Art (and by extension, art criticism) is not science. You can study it as rigorously as you like, and it’s still not science. Artists and critics may be searching for truth - they may have that in common with scientists - but when it comes time for measurable evidence that holds up to repeated experimentation, art criticism has no way of proceeding except through medieval Scholastic models, which is to say (given the absence of empirical data) by use of elaborate logical maneuvers. Certain well-stated points of view may gain general acceptance, but they are easily undercut as the next generation finds an aesthetic voice of its own with its own set of corroborating arguments.

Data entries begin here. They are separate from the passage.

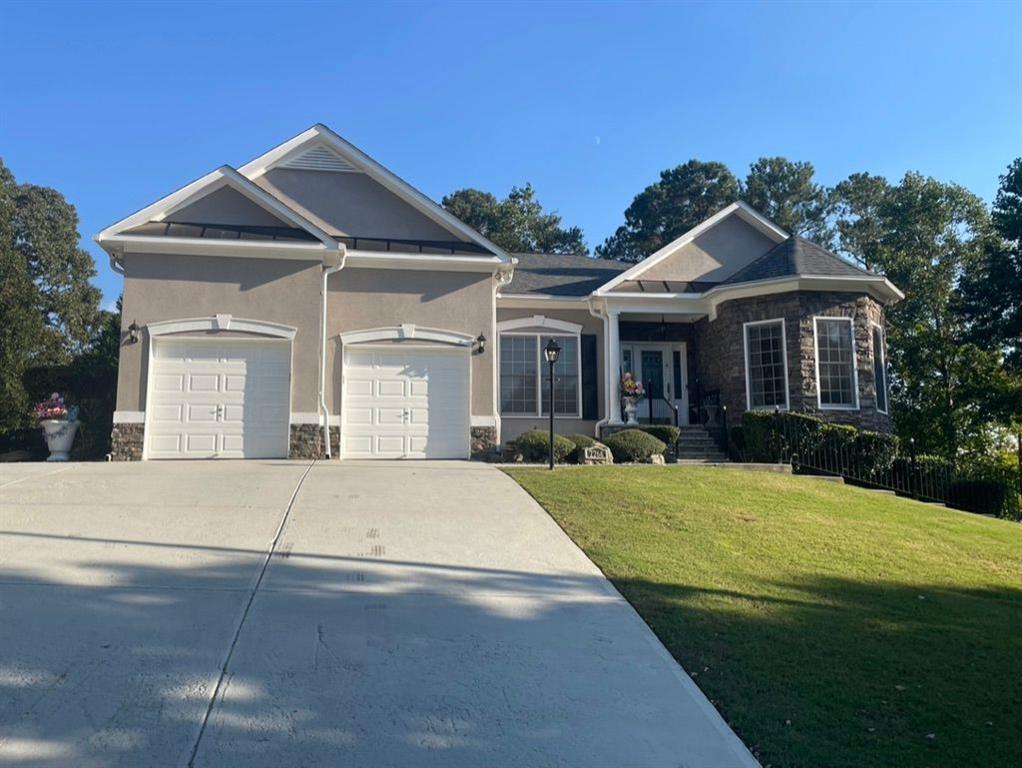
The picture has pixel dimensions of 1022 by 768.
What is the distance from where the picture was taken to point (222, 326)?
14172 mm

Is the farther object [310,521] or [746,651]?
[310,521]

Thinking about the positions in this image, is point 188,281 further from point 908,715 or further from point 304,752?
point 908,715

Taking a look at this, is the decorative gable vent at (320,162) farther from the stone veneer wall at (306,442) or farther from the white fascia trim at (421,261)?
the stone veneer wall at (306,442)

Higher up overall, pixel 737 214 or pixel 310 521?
pixel 737 214

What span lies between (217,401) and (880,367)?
14261 millimetres

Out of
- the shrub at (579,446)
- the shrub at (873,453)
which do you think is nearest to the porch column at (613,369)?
the shrub at (579,446)

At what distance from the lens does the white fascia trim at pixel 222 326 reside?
553 inches

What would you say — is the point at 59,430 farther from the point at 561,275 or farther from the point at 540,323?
the point at 561,275

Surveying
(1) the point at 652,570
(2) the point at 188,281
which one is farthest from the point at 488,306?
(1) the point at 652,570

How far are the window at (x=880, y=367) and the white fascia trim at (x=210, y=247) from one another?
12224mm

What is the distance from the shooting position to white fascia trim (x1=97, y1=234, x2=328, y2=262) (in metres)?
14.0

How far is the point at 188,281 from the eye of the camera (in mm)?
14289

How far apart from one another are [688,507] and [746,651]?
4.53 metres

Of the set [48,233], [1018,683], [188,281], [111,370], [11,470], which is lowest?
[1018,683]
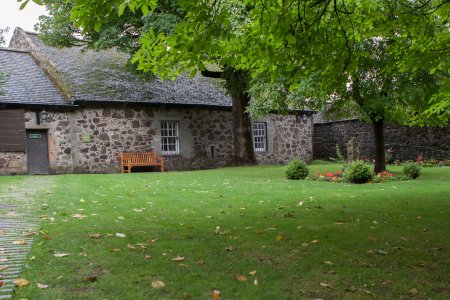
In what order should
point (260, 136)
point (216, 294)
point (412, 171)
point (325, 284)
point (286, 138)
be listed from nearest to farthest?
point (216, 294), point (325, 284), point (412, 171), point (260, 136), point (286, 138)

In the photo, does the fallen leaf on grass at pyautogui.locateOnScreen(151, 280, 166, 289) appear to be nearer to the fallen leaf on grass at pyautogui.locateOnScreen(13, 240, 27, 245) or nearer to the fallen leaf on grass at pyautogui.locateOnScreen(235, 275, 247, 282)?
the fallen leaf on grass at pyautogui.locateOnScreen(235, 275, 247, 282)

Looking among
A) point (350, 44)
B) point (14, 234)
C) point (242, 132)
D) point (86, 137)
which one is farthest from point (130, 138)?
point (14, 234)

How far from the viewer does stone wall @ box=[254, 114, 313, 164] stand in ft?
83.3

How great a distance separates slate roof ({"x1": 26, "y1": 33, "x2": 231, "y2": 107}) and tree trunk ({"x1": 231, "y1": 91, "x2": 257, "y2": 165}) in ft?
2.75

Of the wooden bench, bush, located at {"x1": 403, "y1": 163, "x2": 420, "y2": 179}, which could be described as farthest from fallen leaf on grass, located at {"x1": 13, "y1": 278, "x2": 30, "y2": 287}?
the wooden bench

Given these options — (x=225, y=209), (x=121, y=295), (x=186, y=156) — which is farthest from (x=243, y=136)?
(x=121, y=295)

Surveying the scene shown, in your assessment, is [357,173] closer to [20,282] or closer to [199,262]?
[199,262]

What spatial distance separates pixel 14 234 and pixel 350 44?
5.98 meters

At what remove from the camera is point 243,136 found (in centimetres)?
2159

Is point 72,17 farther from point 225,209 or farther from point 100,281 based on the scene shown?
Result: point 225,209

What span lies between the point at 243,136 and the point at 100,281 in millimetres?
17848

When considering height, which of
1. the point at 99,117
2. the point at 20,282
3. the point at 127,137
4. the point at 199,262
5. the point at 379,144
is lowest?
the point at 199,262

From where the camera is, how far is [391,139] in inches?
999

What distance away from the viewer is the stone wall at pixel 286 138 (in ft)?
83.3
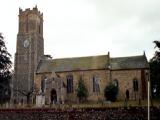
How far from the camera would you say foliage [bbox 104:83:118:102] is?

Critics generally want rules or, at least, standards. After all, we can't just have people running out in the street blathering any damn thing they want. At present, these standards tend to promulgate the virtues of restraint. A movie should be slightly mournful, slightly redemptive, not overtly anything. It should be the equivalent of hanging out white lights at Christmas, without all that histrionic blue, red, and what have you.

But while grousing about the white-lights approach to culture, it should be kept in mind that without academics, critics, and commentators, large sections of human culture would simply evaporate. Academics in particular serve as guardians of the generous past.

The pursuit of objectivity leads to places that subjective approaches do not - and art is well served by these excursions - but ultimately the attempt to understand art objectively will only get you so far. Just when you think you have it hemmed in, it will break loose.